Outside the castle, one UChicago student in a minidress, overcome with joie de vivre, skips along the cobblestones; another, who wore high heels, grips the arms of two companions for support.
Lunch is at La Petite Venise, housed in a former outbuilding, where workers once built and maintained a fleet of miniature ships for Louis XIV. A few students seem flummoxed by the layout of the silverware, with the dessert spoon laid horizontally above the plate. Then the appetizer arrives, a mozzarella tartlet served over tomato and arugula, and the students begin to relax. Two of them snap photos for Instagram. “Bon appétit,” says a third.

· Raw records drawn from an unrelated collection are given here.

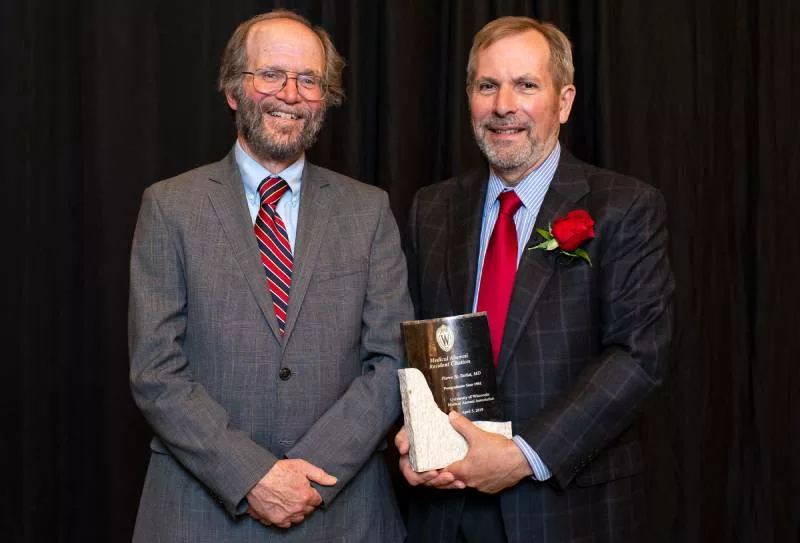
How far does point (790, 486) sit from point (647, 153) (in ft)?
4.63

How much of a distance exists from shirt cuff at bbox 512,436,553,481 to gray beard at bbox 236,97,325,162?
92cm

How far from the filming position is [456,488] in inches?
91.3

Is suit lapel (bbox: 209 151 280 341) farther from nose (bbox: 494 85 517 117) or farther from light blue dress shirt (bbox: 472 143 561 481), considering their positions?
nose (bbox: 494 85 517 117)

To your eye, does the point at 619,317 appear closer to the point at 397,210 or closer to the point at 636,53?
the point at 397,210

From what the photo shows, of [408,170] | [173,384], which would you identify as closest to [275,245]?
[173,384]

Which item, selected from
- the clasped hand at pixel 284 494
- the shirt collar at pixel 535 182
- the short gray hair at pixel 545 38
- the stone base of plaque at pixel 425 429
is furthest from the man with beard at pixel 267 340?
the short gray hair at pixel 545 38

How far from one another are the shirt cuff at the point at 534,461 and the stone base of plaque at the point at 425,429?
152 mm

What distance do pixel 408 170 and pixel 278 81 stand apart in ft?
3.63

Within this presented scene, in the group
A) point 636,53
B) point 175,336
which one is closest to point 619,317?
point 175,336

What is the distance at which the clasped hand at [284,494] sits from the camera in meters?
2.13

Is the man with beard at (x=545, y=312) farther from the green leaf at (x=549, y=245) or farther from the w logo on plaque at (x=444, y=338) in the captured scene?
the w logo on plaque at (x=444, y=338)

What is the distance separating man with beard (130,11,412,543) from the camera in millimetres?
→ 2168

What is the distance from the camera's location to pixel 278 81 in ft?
8.01

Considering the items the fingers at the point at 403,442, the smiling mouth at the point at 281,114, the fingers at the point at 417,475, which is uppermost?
the smiling mouth at the point at 281,114
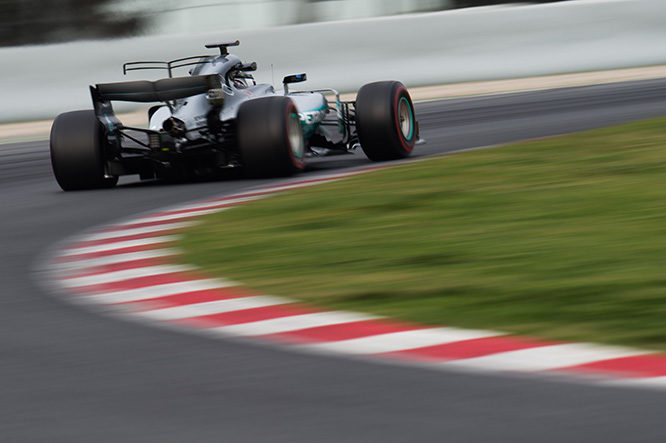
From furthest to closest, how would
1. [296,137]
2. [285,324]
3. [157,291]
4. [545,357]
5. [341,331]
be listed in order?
1. [296,137]
2. [157,291]
3. [285,324]
4. [341,331]
5. [545,357]

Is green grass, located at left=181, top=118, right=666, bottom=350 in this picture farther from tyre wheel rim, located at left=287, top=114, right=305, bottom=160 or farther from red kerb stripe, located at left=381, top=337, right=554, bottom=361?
tyre wheel rim, located at left=287, top=114, right=305, bottom=160

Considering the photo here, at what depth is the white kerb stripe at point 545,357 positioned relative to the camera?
422 cm

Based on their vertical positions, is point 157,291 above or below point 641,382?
below

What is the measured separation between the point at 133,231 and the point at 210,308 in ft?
9.04

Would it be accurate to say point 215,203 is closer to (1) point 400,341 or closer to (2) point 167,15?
(1) point 400,341

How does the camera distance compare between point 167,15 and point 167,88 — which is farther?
point 167,15

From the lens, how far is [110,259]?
7031 millimetres

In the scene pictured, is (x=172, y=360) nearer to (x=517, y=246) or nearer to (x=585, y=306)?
(x=585, y=306)

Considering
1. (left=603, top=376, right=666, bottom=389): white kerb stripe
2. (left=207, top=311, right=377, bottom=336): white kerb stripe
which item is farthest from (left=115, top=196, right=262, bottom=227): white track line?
(left=603, top=376, right=666, bottom=389): white kerb stripe

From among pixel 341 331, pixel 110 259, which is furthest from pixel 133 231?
pixel 341 331

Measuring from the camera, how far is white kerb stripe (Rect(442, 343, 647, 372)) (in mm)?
4219

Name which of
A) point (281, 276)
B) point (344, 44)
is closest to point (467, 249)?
point (281, 276)

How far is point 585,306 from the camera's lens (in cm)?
497

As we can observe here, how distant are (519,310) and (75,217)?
4.92 meters
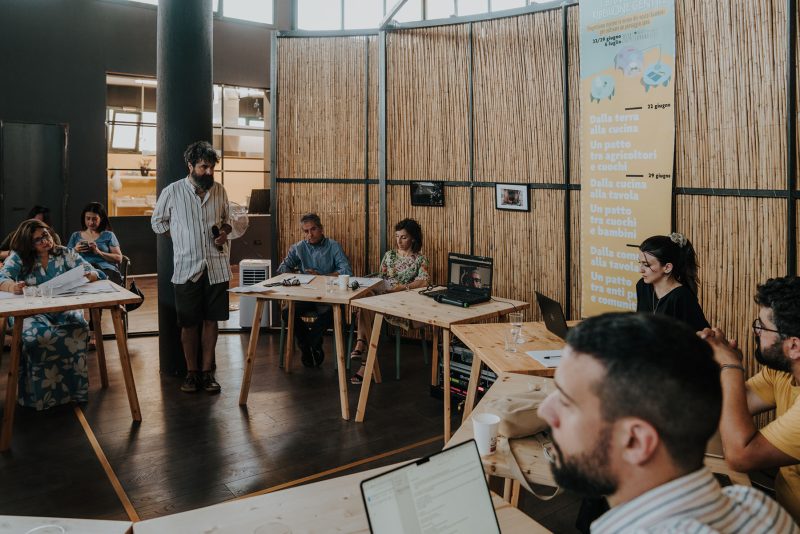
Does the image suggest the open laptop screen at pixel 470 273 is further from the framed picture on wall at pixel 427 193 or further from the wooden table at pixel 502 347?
the framed picture on wall at pixel 427 193

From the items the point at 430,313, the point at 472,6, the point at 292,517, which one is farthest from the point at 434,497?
the point at 472,6

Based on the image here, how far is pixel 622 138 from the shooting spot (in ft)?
15.6

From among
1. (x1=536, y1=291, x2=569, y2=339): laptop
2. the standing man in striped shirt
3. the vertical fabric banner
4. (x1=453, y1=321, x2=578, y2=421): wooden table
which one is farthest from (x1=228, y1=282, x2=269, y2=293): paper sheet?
the vertical fabric banner

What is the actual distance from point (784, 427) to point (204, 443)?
11.3 ft

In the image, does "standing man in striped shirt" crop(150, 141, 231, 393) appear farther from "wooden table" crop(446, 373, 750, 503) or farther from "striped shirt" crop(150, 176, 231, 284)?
"wooden table" crop(446, 373, 750, 503)

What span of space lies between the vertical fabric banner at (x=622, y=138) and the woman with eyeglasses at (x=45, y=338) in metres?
3.91

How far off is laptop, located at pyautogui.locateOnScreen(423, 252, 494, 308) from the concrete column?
242cm

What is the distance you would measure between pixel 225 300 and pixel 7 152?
6.04m

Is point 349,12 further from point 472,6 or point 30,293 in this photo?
point 30,293

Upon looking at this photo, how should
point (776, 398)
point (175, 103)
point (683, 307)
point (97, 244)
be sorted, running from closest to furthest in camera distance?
point (776, 398)
point (683, 307)
point (175, 103)
point (97, 244)

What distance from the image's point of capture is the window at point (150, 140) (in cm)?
1064

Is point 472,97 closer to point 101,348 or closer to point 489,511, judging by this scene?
point 101,348

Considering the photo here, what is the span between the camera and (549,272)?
5652mm

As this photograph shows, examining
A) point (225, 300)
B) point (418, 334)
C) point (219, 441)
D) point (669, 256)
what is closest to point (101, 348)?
point (225, 300)
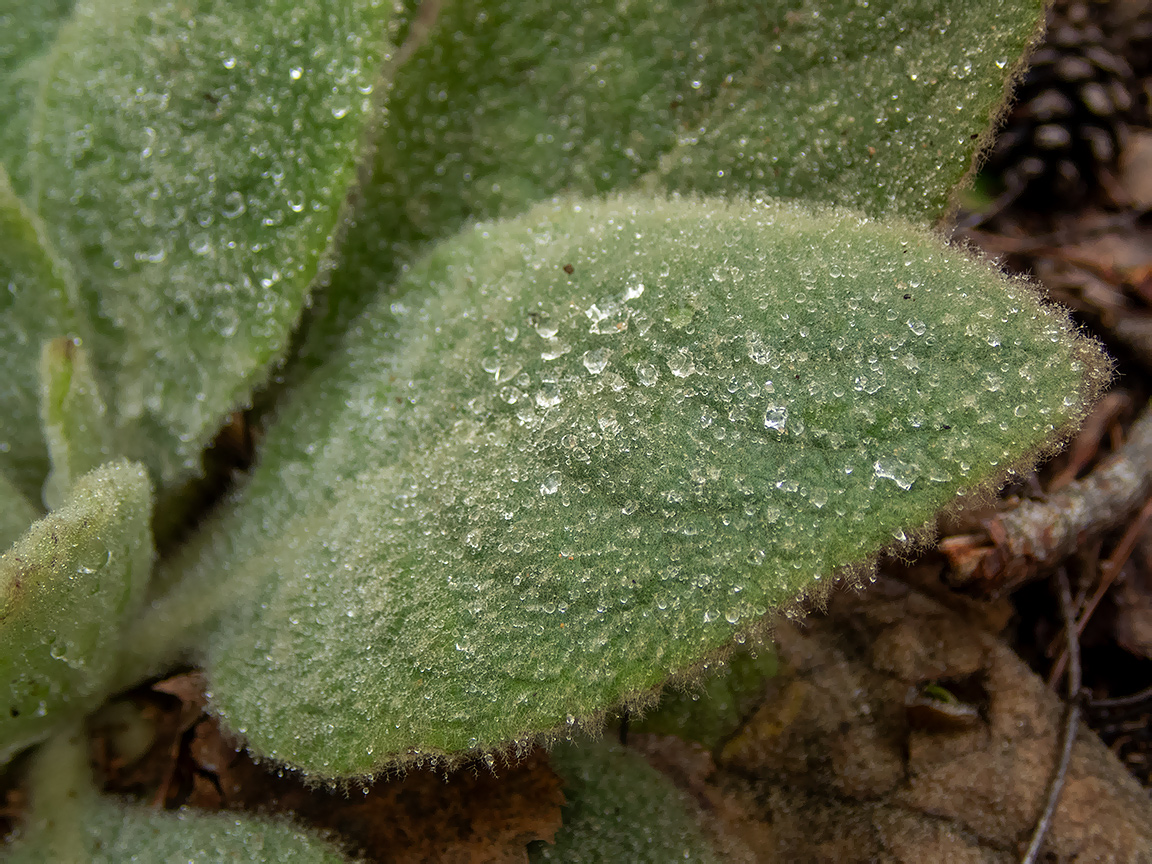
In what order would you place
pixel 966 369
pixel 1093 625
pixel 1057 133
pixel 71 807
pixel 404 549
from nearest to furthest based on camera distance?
pixel 966 369, pixel 404 549, pixel 71 807, pixel 1093 625, pixel 1057 133

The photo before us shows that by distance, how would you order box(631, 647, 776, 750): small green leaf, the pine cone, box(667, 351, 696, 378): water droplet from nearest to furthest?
box(667, 351, 696, 378): water droplet
box(631, 647, 776, 750): small green leaf
the pine cone

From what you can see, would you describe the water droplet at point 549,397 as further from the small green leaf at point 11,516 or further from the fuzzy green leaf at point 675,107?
the small green leaf at point 11,516

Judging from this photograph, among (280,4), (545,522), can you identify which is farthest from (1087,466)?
(280,4)

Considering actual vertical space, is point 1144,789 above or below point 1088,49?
below

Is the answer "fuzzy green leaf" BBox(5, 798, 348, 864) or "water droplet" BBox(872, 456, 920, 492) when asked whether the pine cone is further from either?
"fuzzy green leaf" BBox(5, 798, 348, 864)

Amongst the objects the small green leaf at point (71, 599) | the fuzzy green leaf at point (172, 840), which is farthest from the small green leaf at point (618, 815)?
the small green leaf at point (71, 599)

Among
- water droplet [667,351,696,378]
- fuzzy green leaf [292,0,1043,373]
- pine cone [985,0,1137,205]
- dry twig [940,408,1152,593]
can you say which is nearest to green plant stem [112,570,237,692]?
fuzzy green leaf [292,0,1043,373]

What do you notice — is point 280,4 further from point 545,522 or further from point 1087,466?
point 1087,466
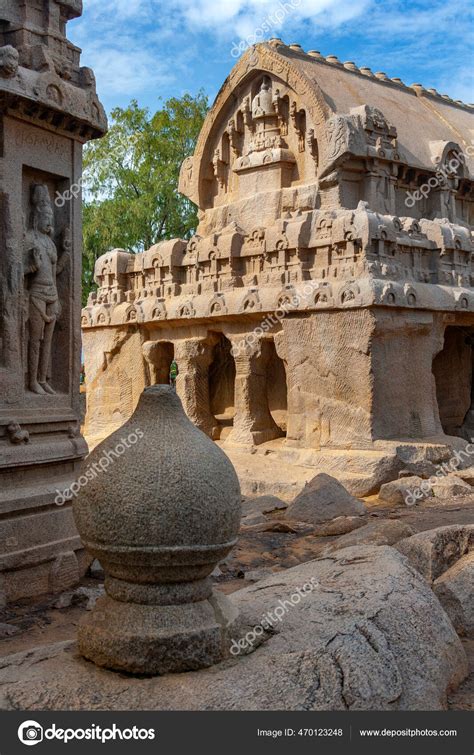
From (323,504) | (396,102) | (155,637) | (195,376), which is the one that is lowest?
(323,504)

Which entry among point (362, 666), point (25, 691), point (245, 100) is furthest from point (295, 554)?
point (245, 100)

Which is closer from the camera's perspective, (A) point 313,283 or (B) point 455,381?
(A) point 313,283

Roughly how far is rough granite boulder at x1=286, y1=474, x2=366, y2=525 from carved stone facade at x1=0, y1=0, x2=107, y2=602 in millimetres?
3317

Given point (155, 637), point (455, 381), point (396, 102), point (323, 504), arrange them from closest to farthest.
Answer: point (155, 637) → point (323, 504) → point (455, 381) → point (396, 102)

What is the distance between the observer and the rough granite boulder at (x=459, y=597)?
Answer: 185 inches

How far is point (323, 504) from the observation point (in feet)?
29.0

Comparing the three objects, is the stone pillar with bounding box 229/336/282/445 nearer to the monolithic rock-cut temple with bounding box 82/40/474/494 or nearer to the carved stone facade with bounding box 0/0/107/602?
the monolithic rock-cut temple with bounding box 82/40/474/494

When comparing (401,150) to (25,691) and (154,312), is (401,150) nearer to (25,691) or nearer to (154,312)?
(154,312)

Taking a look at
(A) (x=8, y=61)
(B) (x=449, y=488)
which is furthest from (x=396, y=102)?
(A) (x=8, y=61)

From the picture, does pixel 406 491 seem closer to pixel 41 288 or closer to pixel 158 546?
pixel 41 288

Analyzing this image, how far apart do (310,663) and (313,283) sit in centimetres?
819

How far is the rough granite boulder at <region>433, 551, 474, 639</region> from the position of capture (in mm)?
4696

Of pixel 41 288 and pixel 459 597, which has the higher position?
pixel 41 288

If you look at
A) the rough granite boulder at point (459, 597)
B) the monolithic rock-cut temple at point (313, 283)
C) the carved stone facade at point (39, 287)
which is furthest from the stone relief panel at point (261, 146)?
the rough granite boulder at point (459, 597)
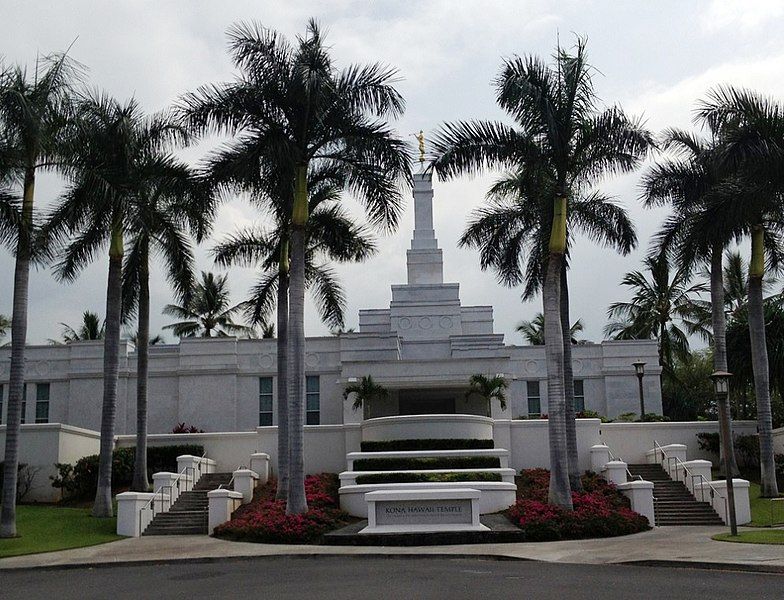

After enjoying a lunch of chicken breast, boiled potatoes, and chocolate mousse, the students take in the Petit Trianon and Hameau de la Reine (the Queen’s Hamlet), Marie Antoinette’s faux-pastoral retreat at the edge of Versailles. “That sucks,” one student remarks as we walk through English-style gardens toward the Temple of Love, “to go from here to being decapitated.”
A native of Austria, where court life was much simpler, Marie Antoinette never felt at home in the complex world of Versailles. In the world she had built for herself, there’s a bakehouse, a potager, a dovecote, a willow tunnel—all charmingly rustic. “The mill has apparently never been used,” Frasch says outside a 1783 building labeled Le Moulin. “It’s like a stage set. It looks unreal.” It’s another apt comparison: Hameau de la Reine as the original Euro Disney.
Marie Antoinette was just 14 when she married Louis XVI, Frasch had informed the group as we walked through the gilt-encrusted palace. Now as the students pause to watch some enormously fat rabbits, one woman wonders aloud how old the queen was when she died (she was 37): “I’m trying to gauge how much I want to trade places with her.”